» **Problem statement**
Turn the records from the line containing "In this captured photo, how" up to and including the line containing "A: the recliner backrest at (x=402, y=340)" into a Markdown table with the columns Number and Text. Give each line its own row and skip blank lines.

** start Entries **

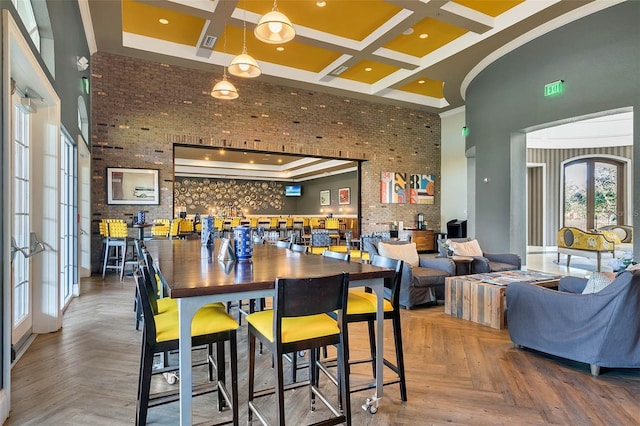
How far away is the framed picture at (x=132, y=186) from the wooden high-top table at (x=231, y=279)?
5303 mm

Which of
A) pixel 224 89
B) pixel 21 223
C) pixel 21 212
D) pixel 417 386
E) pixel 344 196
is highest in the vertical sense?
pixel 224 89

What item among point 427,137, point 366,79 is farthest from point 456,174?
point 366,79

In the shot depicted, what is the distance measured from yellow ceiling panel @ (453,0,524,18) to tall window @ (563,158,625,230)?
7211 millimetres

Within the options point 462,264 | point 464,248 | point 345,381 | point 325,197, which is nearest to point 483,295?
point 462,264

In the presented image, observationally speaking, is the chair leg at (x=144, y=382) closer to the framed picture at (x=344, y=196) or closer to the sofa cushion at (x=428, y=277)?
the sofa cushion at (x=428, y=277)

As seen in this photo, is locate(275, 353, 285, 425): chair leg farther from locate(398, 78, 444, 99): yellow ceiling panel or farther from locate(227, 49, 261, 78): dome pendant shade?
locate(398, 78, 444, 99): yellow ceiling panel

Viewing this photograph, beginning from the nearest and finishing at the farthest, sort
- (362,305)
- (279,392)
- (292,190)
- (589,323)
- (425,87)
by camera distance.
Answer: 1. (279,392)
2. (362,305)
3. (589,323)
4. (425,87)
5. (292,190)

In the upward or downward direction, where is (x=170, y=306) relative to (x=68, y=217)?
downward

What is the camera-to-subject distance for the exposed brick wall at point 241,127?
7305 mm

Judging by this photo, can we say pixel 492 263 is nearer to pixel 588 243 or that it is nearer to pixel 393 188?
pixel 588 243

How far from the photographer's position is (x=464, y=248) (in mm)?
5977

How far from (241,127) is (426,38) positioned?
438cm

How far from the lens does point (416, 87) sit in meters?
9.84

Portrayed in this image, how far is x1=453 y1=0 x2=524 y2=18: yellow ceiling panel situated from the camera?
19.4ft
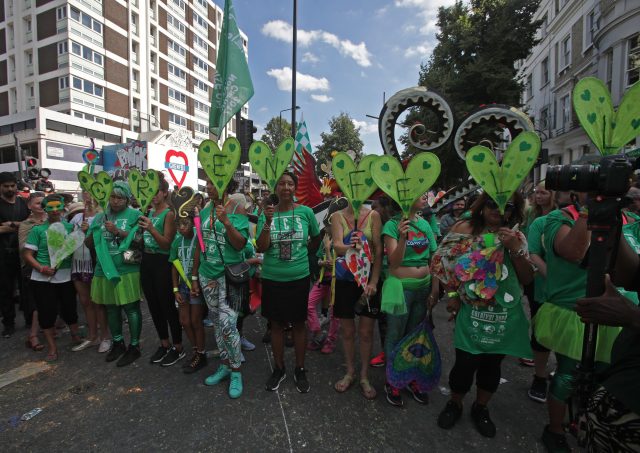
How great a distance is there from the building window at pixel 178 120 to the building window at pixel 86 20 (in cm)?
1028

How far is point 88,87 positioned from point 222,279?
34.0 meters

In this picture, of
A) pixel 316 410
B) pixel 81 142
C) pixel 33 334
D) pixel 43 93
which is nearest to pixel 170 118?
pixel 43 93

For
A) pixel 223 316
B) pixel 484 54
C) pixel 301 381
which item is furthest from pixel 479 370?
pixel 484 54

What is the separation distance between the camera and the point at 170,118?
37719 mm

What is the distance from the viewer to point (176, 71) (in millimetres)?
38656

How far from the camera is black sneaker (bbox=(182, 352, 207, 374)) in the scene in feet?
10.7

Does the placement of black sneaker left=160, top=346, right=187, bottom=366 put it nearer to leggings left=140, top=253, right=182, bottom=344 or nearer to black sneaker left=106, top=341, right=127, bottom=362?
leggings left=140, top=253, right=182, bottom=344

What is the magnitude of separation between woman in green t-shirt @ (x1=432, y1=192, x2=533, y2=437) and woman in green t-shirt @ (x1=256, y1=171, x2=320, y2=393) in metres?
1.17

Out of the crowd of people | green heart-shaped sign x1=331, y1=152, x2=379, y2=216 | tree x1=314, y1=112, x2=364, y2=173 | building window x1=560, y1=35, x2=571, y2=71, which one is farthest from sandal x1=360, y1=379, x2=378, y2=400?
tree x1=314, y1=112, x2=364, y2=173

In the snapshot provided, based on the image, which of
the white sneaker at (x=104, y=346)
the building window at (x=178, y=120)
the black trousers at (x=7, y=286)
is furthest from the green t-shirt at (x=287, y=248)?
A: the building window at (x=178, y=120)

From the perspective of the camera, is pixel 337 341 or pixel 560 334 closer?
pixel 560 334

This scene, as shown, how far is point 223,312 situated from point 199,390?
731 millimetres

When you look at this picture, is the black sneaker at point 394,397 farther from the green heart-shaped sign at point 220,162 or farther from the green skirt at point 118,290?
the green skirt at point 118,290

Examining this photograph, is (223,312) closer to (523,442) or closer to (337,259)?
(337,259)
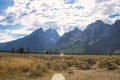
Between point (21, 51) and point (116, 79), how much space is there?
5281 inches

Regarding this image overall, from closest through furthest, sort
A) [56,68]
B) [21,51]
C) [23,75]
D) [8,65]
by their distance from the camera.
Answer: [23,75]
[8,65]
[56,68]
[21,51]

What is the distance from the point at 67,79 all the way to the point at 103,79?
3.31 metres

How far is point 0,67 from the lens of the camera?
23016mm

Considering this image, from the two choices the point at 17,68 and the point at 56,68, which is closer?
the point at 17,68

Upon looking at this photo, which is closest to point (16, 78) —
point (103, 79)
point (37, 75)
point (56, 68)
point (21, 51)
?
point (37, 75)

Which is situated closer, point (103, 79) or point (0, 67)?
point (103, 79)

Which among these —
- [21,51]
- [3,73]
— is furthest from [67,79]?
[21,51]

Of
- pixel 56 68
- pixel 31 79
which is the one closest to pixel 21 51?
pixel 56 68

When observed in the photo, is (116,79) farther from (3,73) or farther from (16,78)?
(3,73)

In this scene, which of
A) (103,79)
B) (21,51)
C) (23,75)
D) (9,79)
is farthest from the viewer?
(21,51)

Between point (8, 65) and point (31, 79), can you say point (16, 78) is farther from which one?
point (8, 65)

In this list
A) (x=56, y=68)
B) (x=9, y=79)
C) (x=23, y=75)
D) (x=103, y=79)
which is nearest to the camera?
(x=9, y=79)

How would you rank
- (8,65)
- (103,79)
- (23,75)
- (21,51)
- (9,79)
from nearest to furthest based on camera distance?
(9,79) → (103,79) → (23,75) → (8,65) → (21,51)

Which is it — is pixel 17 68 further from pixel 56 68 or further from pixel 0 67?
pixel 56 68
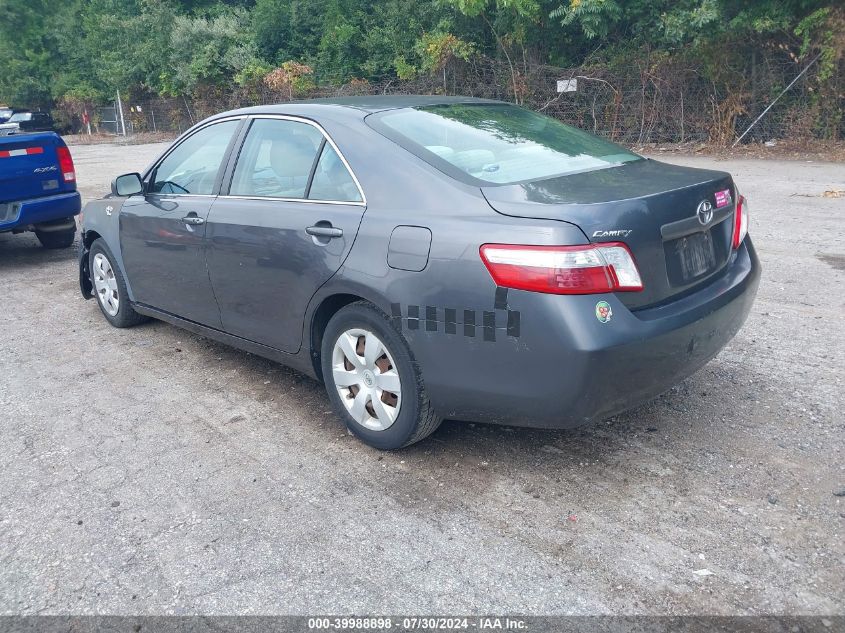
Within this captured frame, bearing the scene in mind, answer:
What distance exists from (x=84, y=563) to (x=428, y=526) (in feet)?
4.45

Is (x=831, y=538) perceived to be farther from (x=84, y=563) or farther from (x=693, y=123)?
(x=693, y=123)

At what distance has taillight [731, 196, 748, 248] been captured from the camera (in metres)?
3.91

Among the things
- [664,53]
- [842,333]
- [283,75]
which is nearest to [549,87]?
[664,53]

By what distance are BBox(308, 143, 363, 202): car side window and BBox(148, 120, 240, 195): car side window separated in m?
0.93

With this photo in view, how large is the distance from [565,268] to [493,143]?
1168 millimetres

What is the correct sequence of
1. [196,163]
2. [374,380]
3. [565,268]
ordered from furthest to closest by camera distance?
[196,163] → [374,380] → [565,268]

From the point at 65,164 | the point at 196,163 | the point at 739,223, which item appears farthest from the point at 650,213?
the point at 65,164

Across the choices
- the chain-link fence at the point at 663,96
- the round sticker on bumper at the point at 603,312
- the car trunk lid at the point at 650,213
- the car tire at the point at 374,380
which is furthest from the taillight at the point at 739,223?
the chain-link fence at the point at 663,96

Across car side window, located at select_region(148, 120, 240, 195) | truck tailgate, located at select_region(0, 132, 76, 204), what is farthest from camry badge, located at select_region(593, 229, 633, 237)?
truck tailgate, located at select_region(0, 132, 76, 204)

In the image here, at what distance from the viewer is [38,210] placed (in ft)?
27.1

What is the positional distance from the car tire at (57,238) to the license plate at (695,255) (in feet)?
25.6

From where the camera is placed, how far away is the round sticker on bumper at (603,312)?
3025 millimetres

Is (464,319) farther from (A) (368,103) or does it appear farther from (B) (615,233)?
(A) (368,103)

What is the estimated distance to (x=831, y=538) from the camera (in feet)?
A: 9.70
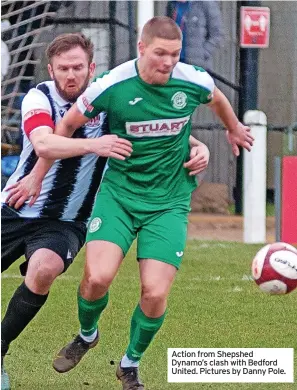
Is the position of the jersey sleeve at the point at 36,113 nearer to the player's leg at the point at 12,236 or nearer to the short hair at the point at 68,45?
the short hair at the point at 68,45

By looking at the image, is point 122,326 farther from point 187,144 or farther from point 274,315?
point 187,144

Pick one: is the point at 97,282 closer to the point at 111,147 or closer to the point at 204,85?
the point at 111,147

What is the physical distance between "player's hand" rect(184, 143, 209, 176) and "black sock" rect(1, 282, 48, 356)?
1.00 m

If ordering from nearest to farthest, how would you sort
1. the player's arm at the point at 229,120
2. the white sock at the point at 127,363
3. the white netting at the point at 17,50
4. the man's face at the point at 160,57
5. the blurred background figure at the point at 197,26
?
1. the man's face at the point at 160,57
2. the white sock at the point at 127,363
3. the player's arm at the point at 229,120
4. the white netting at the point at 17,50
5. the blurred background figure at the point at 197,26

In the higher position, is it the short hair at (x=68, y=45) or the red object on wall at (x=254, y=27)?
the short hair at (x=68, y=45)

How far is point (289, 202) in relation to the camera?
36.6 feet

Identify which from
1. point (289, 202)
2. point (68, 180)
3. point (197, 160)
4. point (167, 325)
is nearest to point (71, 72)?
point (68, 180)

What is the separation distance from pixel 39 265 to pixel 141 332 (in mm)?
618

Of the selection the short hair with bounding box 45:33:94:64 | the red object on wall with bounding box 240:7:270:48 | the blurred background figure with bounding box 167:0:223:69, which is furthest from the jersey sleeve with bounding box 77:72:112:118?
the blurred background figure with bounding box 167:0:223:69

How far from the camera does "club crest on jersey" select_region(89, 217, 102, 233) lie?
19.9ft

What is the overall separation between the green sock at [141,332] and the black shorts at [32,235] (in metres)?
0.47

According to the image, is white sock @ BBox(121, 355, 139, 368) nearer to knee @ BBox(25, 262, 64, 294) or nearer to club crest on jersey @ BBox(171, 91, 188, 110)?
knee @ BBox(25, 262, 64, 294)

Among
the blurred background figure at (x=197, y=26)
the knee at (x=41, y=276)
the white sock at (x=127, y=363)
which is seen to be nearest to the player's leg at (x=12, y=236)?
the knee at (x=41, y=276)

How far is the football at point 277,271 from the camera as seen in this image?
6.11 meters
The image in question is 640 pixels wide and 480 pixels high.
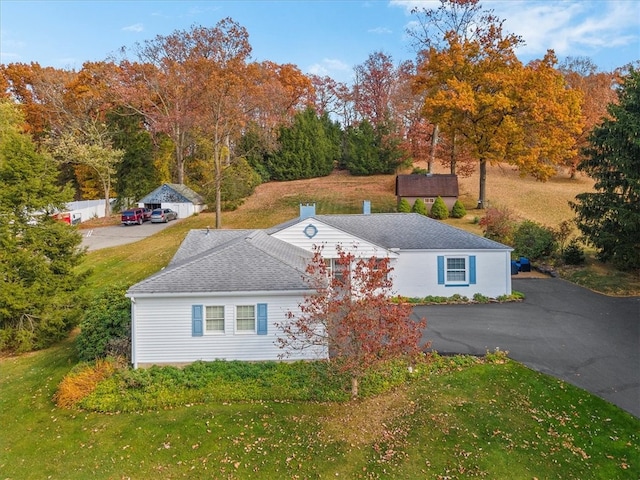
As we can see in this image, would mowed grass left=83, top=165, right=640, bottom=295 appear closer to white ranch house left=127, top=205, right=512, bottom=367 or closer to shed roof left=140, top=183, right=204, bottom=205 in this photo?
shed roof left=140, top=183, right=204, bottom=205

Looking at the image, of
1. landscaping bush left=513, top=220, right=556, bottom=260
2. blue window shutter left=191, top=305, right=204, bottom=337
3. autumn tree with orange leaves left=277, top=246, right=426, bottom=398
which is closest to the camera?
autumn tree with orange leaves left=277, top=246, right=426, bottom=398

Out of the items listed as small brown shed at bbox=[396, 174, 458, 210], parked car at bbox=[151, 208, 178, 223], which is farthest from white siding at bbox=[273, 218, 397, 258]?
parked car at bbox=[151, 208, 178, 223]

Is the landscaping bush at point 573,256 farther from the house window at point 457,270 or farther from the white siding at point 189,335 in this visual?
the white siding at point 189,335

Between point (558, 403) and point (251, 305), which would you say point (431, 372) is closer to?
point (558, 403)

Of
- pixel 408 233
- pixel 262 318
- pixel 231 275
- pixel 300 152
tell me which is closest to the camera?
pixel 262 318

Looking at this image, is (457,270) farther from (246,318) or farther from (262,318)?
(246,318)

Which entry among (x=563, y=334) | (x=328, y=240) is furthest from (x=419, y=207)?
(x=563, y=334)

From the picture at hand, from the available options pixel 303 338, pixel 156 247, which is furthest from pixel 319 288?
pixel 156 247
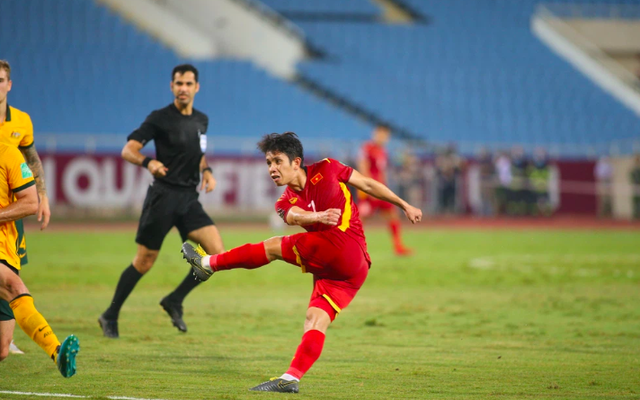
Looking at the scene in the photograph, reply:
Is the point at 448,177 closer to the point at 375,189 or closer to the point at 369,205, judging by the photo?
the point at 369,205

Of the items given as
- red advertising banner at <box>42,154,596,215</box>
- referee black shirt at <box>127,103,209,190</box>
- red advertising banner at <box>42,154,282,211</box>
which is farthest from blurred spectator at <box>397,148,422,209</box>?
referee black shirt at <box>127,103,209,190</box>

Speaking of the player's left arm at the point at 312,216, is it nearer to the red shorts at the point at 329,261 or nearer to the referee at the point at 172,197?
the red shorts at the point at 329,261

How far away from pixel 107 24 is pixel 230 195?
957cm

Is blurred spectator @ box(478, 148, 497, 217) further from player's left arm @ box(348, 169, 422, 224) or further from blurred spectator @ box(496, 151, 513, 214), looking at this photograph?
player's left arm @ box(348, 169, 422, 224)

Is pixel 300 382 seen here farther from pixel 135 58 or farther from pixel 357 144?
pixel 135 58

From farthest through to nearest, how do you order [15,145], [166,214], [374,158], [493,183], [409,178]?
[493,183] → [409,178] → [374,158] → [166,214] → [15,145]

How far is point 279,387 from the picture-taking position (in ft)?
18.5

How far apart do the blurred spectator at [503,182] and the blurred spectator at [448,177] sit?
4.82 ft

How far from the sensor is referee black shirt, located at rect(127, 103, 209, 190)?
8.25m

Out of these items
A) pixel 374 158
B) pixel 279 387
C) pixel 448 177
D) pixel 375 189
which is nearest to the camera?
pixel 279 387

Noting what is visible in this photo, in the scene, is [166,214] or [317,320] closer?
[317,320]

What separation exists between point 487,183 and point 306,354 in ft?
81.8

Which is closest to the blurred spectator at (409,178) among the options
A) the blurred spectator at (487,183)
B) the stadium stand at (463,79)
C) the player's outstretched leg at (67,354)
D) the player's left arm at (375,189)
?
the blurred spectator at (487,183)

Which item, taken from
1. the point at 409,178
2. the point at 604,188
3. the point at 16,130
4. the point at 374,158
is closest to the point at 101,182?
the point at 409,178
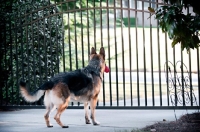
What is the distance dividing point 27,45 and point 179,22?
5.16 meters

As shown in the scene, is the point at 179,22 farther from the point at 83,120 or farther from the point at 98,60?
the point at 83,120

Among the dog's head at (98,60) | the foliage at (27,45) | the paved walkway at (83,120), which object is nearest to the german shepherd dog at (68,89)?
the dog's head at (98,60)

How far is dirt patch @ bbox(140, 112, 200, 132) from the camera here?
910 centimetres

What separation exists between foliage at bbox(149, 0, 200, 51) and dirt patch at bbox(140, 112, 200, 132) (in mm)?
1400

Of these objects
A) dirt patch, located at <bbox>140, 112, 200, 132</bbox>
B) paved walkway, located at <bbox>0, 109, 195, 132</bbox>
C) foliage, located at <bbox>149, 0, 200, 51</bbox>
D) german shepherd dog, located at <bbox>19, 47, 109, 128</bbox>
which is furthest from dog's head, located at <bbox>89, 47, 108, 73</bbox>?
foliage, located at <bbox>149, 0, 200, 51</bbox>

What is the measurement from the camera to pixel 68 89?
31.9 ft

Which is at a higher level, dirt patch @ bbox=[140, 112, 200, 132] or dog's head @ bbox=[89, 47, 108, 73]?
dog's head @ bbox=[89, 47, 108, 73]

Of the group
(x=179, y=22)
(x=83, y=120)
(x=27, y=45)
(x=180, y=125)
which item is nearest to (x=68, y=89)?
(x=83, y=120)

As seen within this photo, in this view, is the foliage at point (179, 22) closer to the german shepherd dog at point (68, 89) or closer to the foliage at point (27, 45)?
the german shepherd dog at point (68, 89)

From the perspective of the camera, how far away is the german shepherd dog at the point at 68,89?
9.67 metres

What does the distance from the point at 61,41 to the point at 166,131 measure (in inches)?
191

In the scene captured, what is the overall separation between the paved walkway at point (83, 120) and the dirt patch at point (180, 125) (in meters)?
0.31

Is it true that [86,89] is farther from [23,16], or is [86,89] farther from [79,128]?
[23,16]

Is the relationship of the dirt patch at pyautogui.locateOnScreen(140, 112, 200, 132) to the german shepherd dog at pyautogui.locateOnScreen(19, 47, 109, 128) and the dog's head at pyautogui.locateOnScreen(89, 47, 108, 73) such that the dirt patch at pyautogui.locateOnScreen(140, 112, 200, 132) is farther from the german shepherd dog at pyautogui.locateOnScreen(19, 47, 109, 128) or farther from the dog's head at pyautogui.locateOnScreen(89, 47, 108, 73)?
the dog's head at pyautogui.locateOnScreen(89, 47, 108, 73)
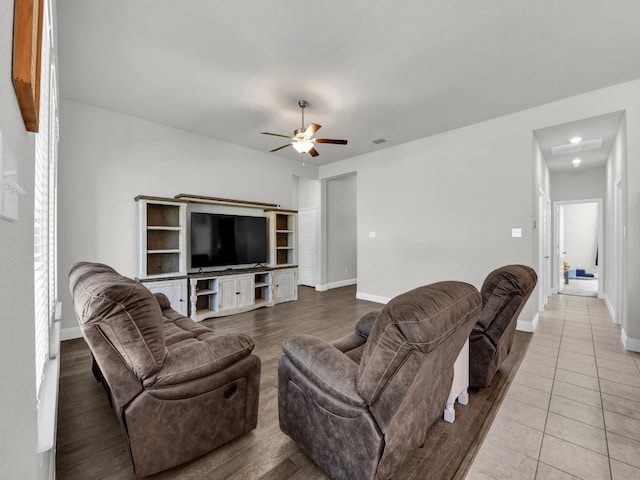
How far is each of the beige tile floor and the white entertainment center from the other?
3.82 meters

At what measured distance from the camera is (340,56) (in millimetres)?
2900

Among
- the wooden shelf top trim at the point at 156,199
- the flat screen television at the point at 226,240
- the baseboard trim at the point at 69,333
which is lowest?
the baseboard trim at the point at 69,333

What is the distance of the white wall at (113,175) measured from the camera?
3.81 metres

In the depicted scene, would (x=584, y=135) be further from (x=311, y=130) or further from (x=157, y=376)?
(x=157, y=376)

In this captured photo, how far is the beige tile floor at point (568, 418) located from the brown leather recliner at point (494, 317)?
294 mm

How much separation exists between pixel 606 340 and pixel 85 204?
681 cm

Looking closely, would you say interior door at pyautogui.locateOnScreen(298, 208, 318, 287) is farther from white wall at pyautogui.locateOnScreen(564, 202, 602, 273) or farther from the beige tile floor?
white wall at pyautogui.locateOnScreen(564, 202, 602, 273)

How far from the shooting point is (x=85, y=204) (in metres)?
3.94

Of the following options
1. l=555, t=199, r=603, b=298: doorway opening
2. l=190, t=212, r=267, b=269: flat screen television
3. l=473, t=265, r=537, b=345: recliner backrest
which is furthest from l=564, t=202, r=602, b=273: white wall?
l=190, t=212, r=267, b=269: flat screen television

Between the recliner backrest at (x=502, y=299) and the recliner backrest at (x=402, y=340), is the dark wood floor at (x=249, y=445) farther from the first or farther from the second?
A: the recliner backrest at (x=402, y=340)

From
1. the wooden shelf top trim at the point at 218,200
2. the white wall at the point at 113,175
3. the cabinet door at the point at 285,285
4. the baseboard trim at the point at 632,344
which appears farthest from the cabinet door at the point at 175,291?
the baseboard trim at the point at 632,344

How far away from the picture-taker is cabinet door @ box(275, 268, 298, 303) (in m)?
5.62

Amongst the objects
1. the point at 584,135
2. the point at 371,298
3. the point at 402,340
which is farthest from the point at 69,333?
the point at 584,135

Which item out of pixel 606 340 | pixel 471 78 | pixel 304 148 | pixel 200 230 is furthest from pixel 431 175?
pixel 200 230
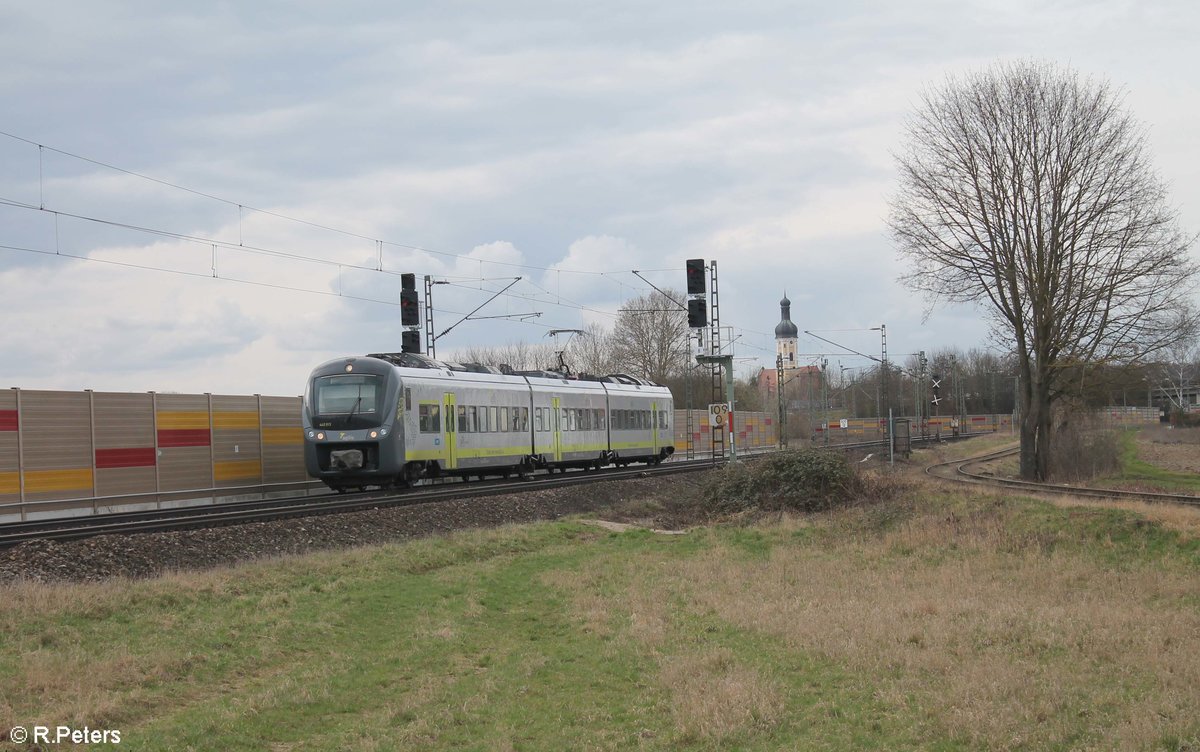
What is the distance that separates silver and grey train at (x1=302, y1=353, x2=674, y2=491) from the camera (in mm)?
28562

** end Entries **

» **Task solution**
| Number | Text |
|---|---|
| 1 | In this captured photo, how far is the beige tile floor at point (568, 418) located from the brown leather recliner at point (494, 317)? |
| 2 | 294 mm |
| 3 | How much separation exists between pixel 606 340 and pixel 85 204? |
| 4 | 681 cm |
| 5 | Looking closely, would you say interior door at pyautogui.locateOnScreen(298, 208, 318, 287) is farther from white wall at pyautogui.locateOnScreen(564, 202, 602, 273) or farther from the beige tile floor? |
| 6 | white wall at pyautogui.locateOnScreen(564, 202, 602, 273) |
| 7 | How far from the shooting point is (x=85, y=204) (in metres)? |
| 8 | 3.94 |
| 9 | Of the following options |
| 10 | 1. l=555, t=199, r=603, b=298: doorway opening |
| 11 | 2. l=190, t=212, r=267, b=269: flat screen television |
| 12 | 3. l=473, t=265, r=537, b=345: recliner backrest |
| 13 | which is furthest from l=564, t=202, r=602, b=273: white wall? |
| 14 | l=190, t=212, r=267, b=269: flat screen television |
| 15 | Between the recliner backrest at (x=502, y=299) and the recliner backrest at (x=402, y=340), is the dark wood floor at (x=249, y=445) farther from the first or farther from the second? |
| 16 | A: the recliner backrest at (x=402, y=340) |